Se tiver dívidas ao fisco, não conduza

Há alguns séculos era comum os incautos viajantes serem abordados por salteadores de estrada que lhes gritavam, enquanto brandiam um revólver: “A bolsa ou a vida!”. Hoje em dia, os automobilistas correm o risco de ser interpelados por funcionários do fisco que os ameaçam empunhando um portátil: “A regularização das dívidas ou a penhora do carro!” Como é óbvio, há uma certa diferença entre as duas situações. Apesar de tudo é muito melhor perder a vida do que cair nas garras do fisco português. Além disso, na primeira situação a pessoa ainda tem a esperança de que as autoridades apareçam à última hora e prendam os meliantes; já no segundo caso, os Bonnie and Clyde lusitanos formam uma quadrilha com a polícia.

Depois dos radares e dos condutores que não saem da faixa do meio, não cometerei nenhuma heresia se considerar o fisco no asfalto o terceiro cavaleiro do Apocalipse Rodoviário anunciado nas Escrituras. Por essa razão, desde o início desta semana só pego nas chaves do carro depois de confirmar que a minha situação fiscal está em dia. Creio que seria importante que a Autoridade Nacional para a Segurança Rodoviária lançasse campanhas de sensibilização sobre os perigos que os condutores correm se conduzirem sob o efeito de dívidas ao fisco. “Se tiver dívidas ao fisco não conduza”, “A Joana ficou sem carro por ter dívidas ao fisco e nunca mais pôde ir buscar o filho ao colégio” ou “Mais vale perder 376 horas na loja do cidadão e no portal das finanças a regularizar as dívidas ao fisco do que ficar sem carro num minuto” poderiam ser algumas das mensagens.

Entretanto, o Ministro das Finanças já veio dizer que a iniciativa “Acção sobre rodas” não é para continuar. É uma decisão que lamento, devido ao potencial que tinha em dinamizar a economia. A pessoa que vê o seu carro penhorado, poderia seguir com a sua vida se tivesse ali perto um stand de trotinetas. Também não enjeitaria a aquisição de uma garrafa de água e talvez um calçado mais adequado, caso fosse tomada por um súbito desejo de praticar jogging.
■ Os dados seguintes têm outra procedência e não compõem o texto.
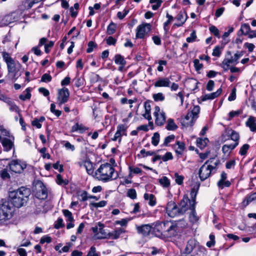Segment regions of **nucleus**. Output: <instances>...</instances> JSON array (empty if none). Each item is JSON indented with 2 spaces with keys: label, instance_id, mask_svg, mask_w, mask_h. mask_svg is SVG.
Here are the masks:
<instances>
[{
  "label": "nucleus",
  "instance_id": "1",
  "mask_svg": "<svg viewBox=\"0 0 256 256\" xmlns=\"http://www.w3.org/2000/svg\"><path fill=\"white\" fill-rule=\"evenodd\" d=\"M95 177L98 180L106 182L118 177L112 166L109 163L102 164L95 172Z\"/></svg>",
  "mask_w": 256,
  "mask_h": 256
},
{
  "label": "nucleus",
  "instance_id": "2",
  "mask_svg": "<svg viewBox=\"0 0 256 256\" xmlns=\"http://www.w3.org/2000/svg\"><path fill=\"white\" fill-rule=\"evenodd\" d=\"M30 194V190L29 188L21 187L10 192V202L14 206L20 208L27 202Z\"/></svg>",
  "mask_w": 256,
  "mask_h": 256
},
{
  "label": "nucleus",
  "instance_id": "3",
  "mask_svg": "<svg viewBox=\"0 0 256 256\" xmlns=\"http://www.w3.org/2000/svg\"><path fill=\"white\" fill-rule=\"evenodd\" d=\"M189 198L188 196H184L178 208L176 203L172 201L168 202L166 206V212L170 217L184 214L188 210V202Z\"/></svg>",
  "mask_w": 256,
  "mask_h": 256
},
{
  "label": "nucleus",
  "instance_id": "4",
  "mask_svg": "<svg viewBox=\"0 0 256 256\" xmlns=\"http://www.w3.org/2000/svg\"><path fill=\"white\" fill-rule=\"evenodd\" d=\"M219 164V160L215 158H212L207 160L200 168L198 171L200 180L202 181L206 180L210 176L212 172H215Z\"/></svg>",
  "mask_w": 256,
  "mask_h": 256
},
{
  "label": "nucleus",
  "instance_id": "5",
  "mask_svg": "<svg viewBox=\"0 0 256 256\" xmlns=\"http://www.w3.org/2000/svg\"><path fill=\"white\" fill-rule=\"evenodd\" d=\"M2 56L4 61L6 64L8 74L12 76V79L16 80L20 75L18 74L20 67V64L18 62H15L10 56V54L6 52H2Z\"/></svg>",
  "mask_w": 256,
  "mask_h": 256
},
{
  "label": "nucleus",
  "instance_id": "6",
  "mask_svg": "<svg viewBox=\"0 0 256 256\" xmlns=\"http://www.w3.org/2000/svg\"><path fill=\"white\" fill-rule=\"evenodd\" d=\"M204 250L195 239L190 238L188 241L182 256H205Z\"/></svg>",
  "mask_w": 256,
  "mask_h": 256
},
{
  "label": "nucleus",
  "instance_id": "7",
  "mask_svg": "<svg viewBox=\"0 0 256 256\" xmlns=\"http://www.w3.org/2000/svg\"><path fill=\"white\" fill-rule=\"evenodd\" d=\"M153 233L156 236H162L172 237L171 228H170V222H156L152 224Z\"/></svg>",
  "mask_w": 256,
  "mask_h": 256
},
{
  "label": "nucleus",
  "instance_id": "8",
  "mask_svg": "<svg viewBox=\"0 0 256 256\" xmlns=\"http://www.w3.org/2000/svg\"><path fill=\"white\" fill-rule=\"evenodd\" d=\"M12 217V210L8 202L0 205V226L7 224Z\"/></svg>",
  "mask_w": 256,
  "mask_h": 256
},
{
  "label": "nucleus",
  "instance_id": "9",
  "mask_svg": "<svg viewBox=\"0 0 256 256\" xmlns=\"http://www.w3.org/2000/svg\"><path fill=\"white\" fill-rule=\"evenodd\" d=\"M200 110L199 106H194L192 110L186 116L182 122L183 124L186 126H192L198 117Z\"/></svg>",
  "mask_w": 256,
  "mask_h": 256
},
{
  "label": "nucleus",
  "instance_id": "10",
  "mask_svg": "<svg viewBox=\"0 0 256 256\" xmlns=\"http://www.w3.org/2000/svg\"><path fill=\"white\" fill-rule=\"evenodd\" d=\"M8 166L12 172L16 174H20L26 168V164L25 162L20 160H12L8 164Z\"/></svg>",
  "mask_w": 256,
  "mask_h": 256
},
{
  "label": "nucleus",
  "instance_id": "11",
  "mask_svg": "<svg viewBox=\"0 0 256 256\" xmlns=\"http://www.w3.org/2000/svg\"><path fill=\"white\" fill-rule=\"evenodd\" d=\"M35 196L40 200L48 197V191L46 186L41 181H38L35 186Z\"/></svg>",
  "mask_w": 256,
  "mask_h": 256
},
{
  "label": "nucleus",
  "instance_id": "12",
  "mask_svg": "<svg viewBox=\"0 0 256 256\" xmlns=\"http://www.w3.org/2000/svg\"><path fill=\"white\" fill-rule=\"evenodd\" d=\"M187 223L184 220L170 222V228H171V235L172 236H176L177 233L180 232L182 229L186 227Z\"/></svg>",
  "mask_w": 256,
  "mask_h": 256
},
{
  "label": "nucleus",
  "instance_id": "13",
  "mask_svg": "<svg viewBox=\"0 0 256 256\" xmlns=\"http://www.w3.org/2000/svg\"><path fill=\"white\" fill-rule=\"evenodd\" d=\"M154 116L155 117V124L158 126H162L166 122V115L165 112L160 109L158 106L154 108Z\"/></svg>",
  "mask_w": 256,
  "mask_h": 256
},
{
  "label": "nucleus",
  "instance_id": "14",
  "mask_svg": "<svg viewBox=\"0 0 256 256\" xmlns=\"http://www.w3.org/2000/svg\"><path fill=\"white\" fill-rule=\"evenodd\" d=\"M242 56L241 52H237L230 58H226L222 62V67L225 71L229 69L230 64H236L238 63V59Z\"/></svg>",
  "mask_w": 256,
  "mask_h": 256
},
{
  "label": "nucleus",
  "instance_id": "15",
  "mask_svg": "<svg viewBox=\"0 0 256 256\" xmlns=\"http://www.w3.org/2000/svg\"><path fill=\"white\" fill-rule=\"evenodd\" d=\"M127 126L123 124H118L116 128V131L114 135V136L112 138V140H118V142L120 143L122 141V136H127Z\"/></svg>",
  "mask_w": 256,
  "mask_h": 256
},
{
  "label": "nucleus",
  "instance_id": "16",
  "mask_svg": "<svg viewBox=\"0 0 256 256\" xmlns=\"http://www.w3.org/2000/svg\"><path fill=\"white\" fill-rule=\"evenodd\" d=\"M151 26V24L148 23L139 25L136 28V37L138 38H143L145 35L150 32Z\"/></svg>",
  "mask_w": 256,
  "mask_h": 256
},
{
  "label": "nucleus",
  "instance_id": "17",
  "mask_svg": "<svg viewBox=\"0 0 256 256\" xmlns=\"http://www.w3.org/2000/svg\"><path fill=\"white\" fill-rule=\"evenodd\" d=\"M70 92L66 88H63L58 91V102L60 105L66 102L69 98Z\"/></svg>",
  "mask_w": 256,
  "mask_h": 256
},
{
  "label": "nucleus",
  "instance_id": "18",
  "mask_svg": "<svg viewBox=\"0 0 256 256\" xmlns=\"http://www.w3.org/2000/svg\"><path fill=\"white\" fill-rule=\"evenodd\" d=\"M136 230L138 234L144 236H148L151 231L153 232V226L152 224H148L136 226Z\"/></svg>",
  "mask_w": 256,
  "mask_h": 256
},
{
  "label": "nucleus",
  "instance_id": "19",
  "mask_svg": "<svg viewBox=\"0 0 256 256\" xmlns=\"http://www.w3.org/2000/svg\"><path fill=\"white\" fill-rule=\"evenodd\" d=\"M190 210L189 214V220L192 224H196L199 220V216H197L195 210V206H188V210Z\"/></svg>",
  "mask_w": 256,
  "mask_h": 256
},
{
  "label": "nucleus",
  "instance_id": "20",
  "mask_svg": "<svg viewBox=\"0 0 256 256\" xmlns=\"http://www.w3.org/2000/svg\"><path fill=\"white\" fill-rule=\"evenodd\" d=\"M171 84L168 78H159L154 84L155 87H170Z\"/></svg>",
  "mask_w": 256,
  "mask_h": 256
},
{
  "label": "nucleus",
  "instance_id": "21",
  "mask_svg": "<svg viewBox=\"0 0 256 256\" xmlns=\"http://www.w3.org/2000/svg\"><path fill=\"white\" fill-rule=\"evenodd\" d=\"M125 232H126V230L124 228H118L112 232H108V238L116 240L120 237L122 234Z\"/></svg>",
  "mask_w": 256,
  "mask_h": 256
},
{
  "label": "nucleus",
  "instance_id": "22",
  "mask_svg": "<svg viewBox=\"0 0 256 256\" xmlns=\"http://www.w3.org/2000/svg\"><path fill=\"white\" fill-rule=\"evenodd\" d=\"M187 14L184 12H180L176 16L175 19L179 22L178 24H175L174 25L178 27L182 26L187 19Z\"/></svg>",
  "mask_w": 256,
Creio mesmo que esta ideia deveria ser alargada a outros contextos. Porque não pôr os funcionários das finanças à saída dos supermercados a penhorar as compras aos devedores? Ou mesmo nas cerimónias de casamento? Quando o padre perguntasse se alguém se opõe ao matrimónio, o funcionário das finanças levantar-se-ia e questionaria os noivos se têm dívidas às finanças. Em caso afirmativo, avançaria com a penhora do copo de água. Assim, evitar-se-ia que conduzissem não só sob o efeito de dívidas ao fisco, mas também sob o efeito do álcool. É menos perigoso, mas às vezes pode provocar um ou outro acidente.